Although the tribe is beginning a public relations campaign, well financed
by its financial backer Harrah’s Entertainment, for a statewide referendum
on a casino, the recent incidents reveal how it has faced day-to-day
tensions on a wide range of issues since it first won back an 1,800-acre
reservation in a 1978 land settlement. The Narragansetts received federal
recognition in 1983.

Bella Noka’s hunger strike focused on the long-stalled low-income elderly
housing project on a 31-acre site the tribe acquired in 1991. The project
was derailed years earlier by financial mismanagement, but the tribe hoped
to revive it after U.S. Interior Secretary Gale Norton agreed to take the
land into trust for the tribe, giving it sovereign status. The town of
Charlestown is still fighting the addition to the reservation. Even though
a 2003 U.S. District Court ruling upheld Interior, the town and state are
appealing to the 1st Circuit Court of Appeals in Boston. The U.S. has just
filed a brief in support of the tribe, and oral argument is scheduled for
late summer. It has also agreed to postpone taking the land into trust
until after the Circuit Court rules

While the suit is pending, town officials are refusing to swap an easement
it holds to protect its water supply for another one offered by the tribe.
The town’s Solicitor for Indian Affairs Joseph S. Larisa Jr. said the
easement was intertwined with the land-into-trust suit issues of the reach
of state and local laws, which he said applied to the tribe’s main
reservation under the terms of the Rhode Island Indian Land Claims
Settlement Act. If the tribe and Interior prevailed in the suit, he said,
the 31 acres would be the only Indian land in the state completely free of
state and local jurisdiction. He said the town “fully supported” the
elderly housing, once the sovereignty issue was disposed of.
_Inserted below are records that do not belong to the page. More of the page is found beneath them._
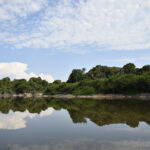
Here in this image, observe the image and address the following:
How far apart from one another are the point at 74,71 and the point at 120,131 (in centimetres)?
13499

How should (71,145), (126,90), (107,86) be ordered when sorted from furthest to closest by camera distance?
(107,86), (126,90), (71,145)

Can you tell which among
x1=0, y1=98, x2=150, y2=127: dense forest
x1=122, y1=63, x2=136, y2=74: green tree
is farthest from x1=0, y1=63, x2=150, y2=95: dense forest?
x1=0, y1=98, x2=150, y2=127: dense forest

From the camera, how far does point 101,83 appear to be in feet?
322

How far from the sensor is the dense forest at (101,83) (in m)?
81.0


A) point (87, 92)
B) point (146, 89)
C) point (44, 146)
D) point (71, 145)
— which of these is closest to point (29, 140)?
point (44, 146)

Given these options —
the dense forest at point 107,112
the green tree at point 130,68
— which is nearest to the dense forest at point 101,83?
the green tree at point 130,68

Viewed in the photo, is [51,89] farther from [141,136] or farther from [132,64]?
[141,136]

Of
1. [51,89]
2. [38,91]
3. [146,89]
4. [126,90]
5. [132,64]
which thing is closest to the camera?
[146,89]

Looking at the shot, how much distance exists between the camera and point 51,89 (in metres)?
145

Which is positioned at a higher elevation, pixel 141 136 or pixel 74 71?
pixel 74 71

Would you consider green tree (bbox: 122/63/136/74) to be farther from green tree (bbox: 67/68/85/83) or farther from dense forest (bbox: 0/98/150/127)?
dense forest (bbox: 0/98/150/127)

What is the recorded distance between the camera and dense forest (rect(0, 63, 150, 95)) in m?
81.0

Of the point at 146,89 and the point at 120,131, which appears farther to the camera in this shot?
the point at 146,89

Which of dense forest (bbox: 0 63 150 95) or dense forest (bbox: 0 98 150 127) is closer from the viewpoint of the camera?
dense forest (bbox: 0 98 150 127)
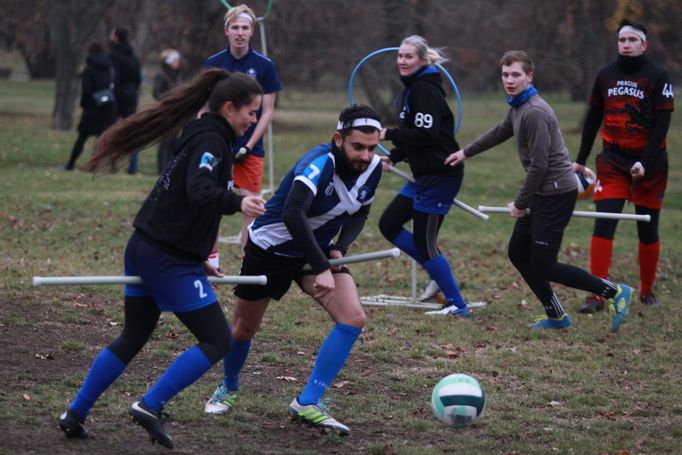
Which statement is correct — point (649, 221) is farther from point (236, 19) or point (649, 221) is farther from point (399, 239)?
point (236, 19)

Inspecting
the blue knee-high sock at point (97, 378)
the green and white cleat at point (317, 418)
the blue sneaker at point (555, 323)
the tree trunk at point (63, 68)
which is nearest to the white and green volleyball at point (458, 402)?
the green and white cleat at point (317, 418)

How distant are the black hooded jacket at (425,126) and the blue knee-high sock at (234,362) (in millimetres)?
2750

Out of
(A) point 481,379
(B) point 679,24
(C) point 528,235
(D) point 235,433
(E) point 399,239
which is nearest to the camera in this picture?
(D) point 235,433

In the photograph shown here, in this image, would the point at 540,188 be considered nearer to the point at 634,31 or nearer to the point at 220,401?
the point at 634,31

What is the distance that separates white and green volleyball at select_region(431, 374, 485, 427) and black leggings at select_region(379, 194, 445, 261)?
→ 299 cm

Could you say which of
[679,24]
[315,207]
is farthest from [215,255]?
[679,24]

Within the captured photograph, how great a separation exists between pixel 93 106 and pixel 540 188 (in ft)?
36.4

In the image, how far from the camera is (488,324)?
8328mm

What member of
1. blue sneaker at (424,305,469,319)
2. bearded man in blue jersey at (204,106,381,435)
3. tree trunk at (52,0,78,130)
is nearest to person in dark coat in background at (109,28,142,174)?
tree trunk at (52,0,78,130)

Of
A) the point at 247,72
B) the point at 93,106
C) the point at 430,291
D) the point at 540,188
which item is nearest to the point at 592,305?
the point at 430,291

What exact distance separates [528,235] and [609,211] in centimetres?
114

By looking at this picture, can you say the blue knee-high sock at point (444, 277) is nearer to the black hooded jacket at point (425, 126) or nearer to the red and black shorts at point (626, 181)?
the black hooded jacket at point (425, 126)

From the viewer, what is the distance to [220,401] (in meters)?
5.64

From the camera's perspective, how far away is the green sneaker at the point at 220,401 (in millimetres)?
5578
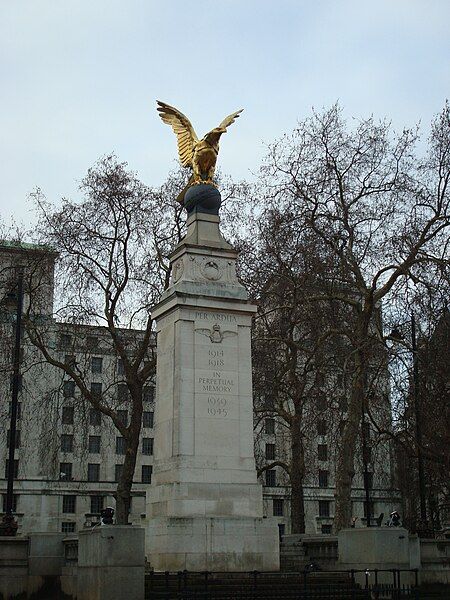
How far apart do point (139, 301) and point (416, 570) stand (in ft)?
63.5

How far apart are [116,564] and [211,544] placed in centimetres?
462

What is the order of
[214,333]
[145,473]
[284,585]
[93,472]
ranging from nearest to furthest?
[284,585] → [214,333] → [93,472] → [145,473]

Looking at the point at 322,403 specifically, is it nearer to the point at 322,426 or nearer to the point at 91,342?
the point at 322,426

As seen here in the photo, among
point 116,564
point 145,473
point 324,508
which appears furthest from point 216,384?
point 324,508

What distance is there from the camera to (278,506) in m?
68.1

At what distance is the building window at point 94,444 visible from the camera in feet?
206

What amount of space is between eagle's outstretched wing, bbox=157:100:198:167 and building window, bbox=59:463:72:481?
139 ft

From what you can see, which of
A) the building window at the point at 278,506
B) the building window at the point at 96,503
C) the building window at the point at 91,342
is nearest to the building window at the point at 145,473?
the building window at the point at 96,503

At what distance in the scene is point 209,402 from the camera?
2181 centimetres

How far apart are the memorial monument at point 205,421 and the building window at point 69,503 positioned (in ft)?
142

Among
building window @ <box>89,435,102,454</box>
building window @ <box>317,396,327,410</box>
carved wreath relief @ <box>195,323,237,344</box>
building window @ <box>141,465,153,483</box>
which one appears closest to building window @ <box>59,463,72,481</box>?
building window @ <box>89,435,102,454</box>

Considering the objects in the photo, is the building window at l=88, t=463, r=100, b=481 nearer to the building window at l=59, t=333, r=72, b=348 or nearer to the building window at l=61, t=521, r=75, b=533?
the building window at l=61, t=521, r=75, b=533

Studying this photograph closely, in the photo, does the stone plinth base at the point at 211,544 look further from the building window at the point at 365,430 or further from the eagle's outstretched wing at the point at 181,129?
the eagle's outstretched wing at the point at 181,129

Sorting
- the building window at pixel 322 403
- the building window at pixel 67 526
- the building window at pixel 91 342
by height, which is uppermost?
the building window at pixel 91 342
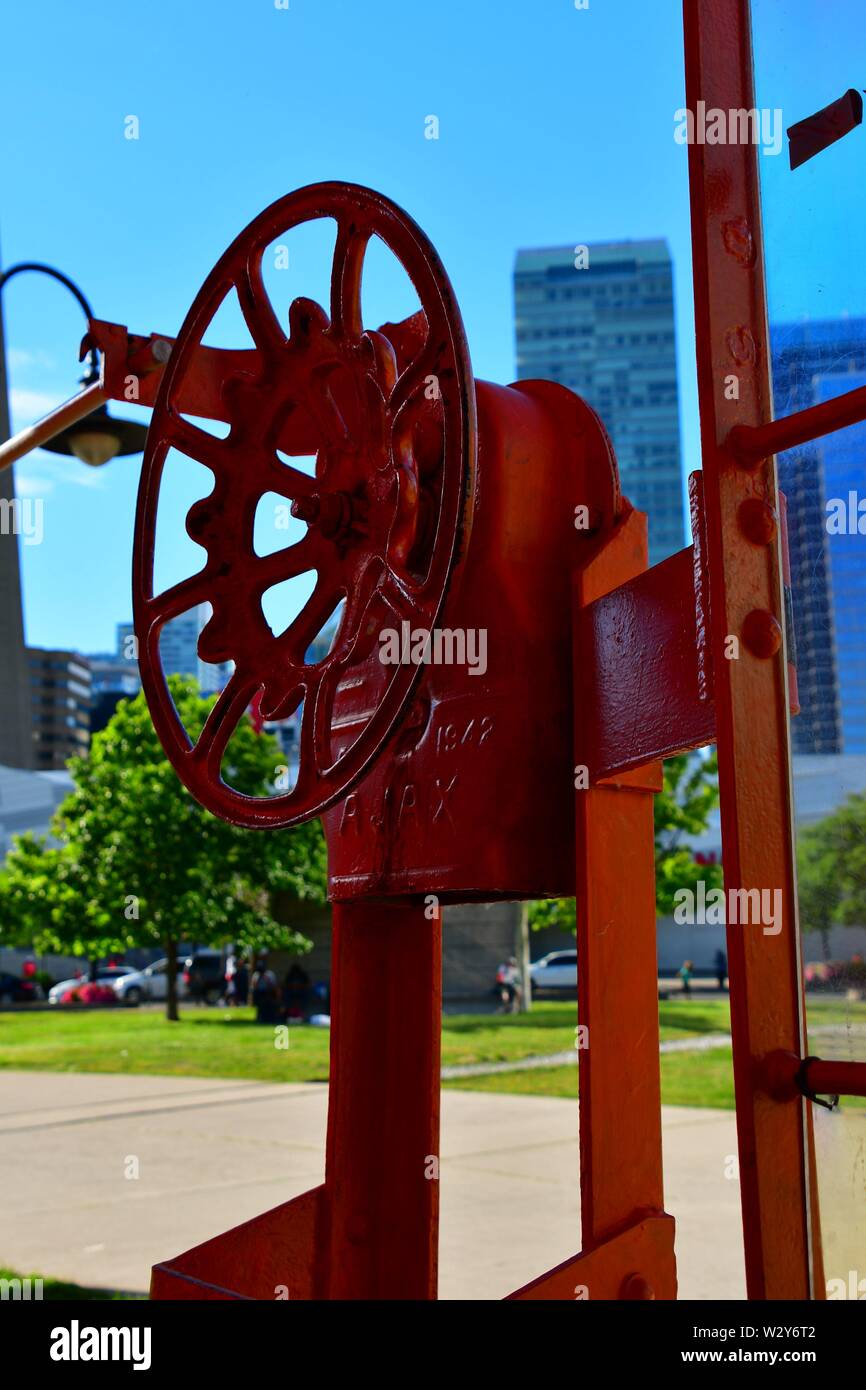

In his turn, Chief Sachem Thomas said the tribe refused to compromise its
sovereignty. He added, however, that it had no intention of putting a
casino in Charlestown since it already had an arrangement with West
Warwick, further north and much closer to an interstate highway.

The police pursuit of Councilor Brown highlighted another constant issue,
law enforcement jurisdiction. The Narragansetts maintain a federally
trained and deputized police force with criminal enforcement powers on the
reservation. The issue of jurisdiction heated up in February when tribal
police arrested a non-Indian driving on Route 2 alongside Narragansett land
after receiving a report that he might have fired shots into the
reservation.

On this issue, Thomas said, “We do feel there is a ray of hope.” The
Governor’s office and state and local police have met with the tribe to
negotiate a compact on jurisdiction, although progress has been slow.
Thomas said there was “a growing concern for public safety” and that he
felt state and local police were willing to work with the tribe.

Larisa confirmed that his side was negotiating in concert with the Governor
and the U.S. Attorney’s office. He said that one issue was the scope of
state and local enforcement power on the Settlement Act lands, but that a
cross-deputization agreement, giving tribal police jurisdiction off the
reservation, was not on the table. “It hasn’t been requested,” he said.

Although the Narragansetts have made progress in many areas, including
schooling and a well-appointed health care center, they have faced constant
frustration in finding an economic base. Some proposals, such as an
amusement park or NASCAR race track, haven’t been feasible because of the
shortage of usable land. (Much of the 1,800 acre reservation is swampy.)
The quest for a casino has turned into another battle. After winning cases
up to the U.S. Supreme Court holding that it was legally entitled to build
one, the tribe saw the prospect snatched from its grasp in a Congressional
rider sponsored by the late U.S. Sen. John Chaffee, explicitly excluding it
from coverage by the Indian Gaming Regulatory Act.

Attempts to win approval through a statewide referendum have foundered in a
legislature heavily lobbied by the rival Lincoln Park dog track. It was
after the State Senate adjourned last summer without authorizing a vote
that the tribal council voted to open the smoke shop as an economic
alternative. The state police raid followed within days.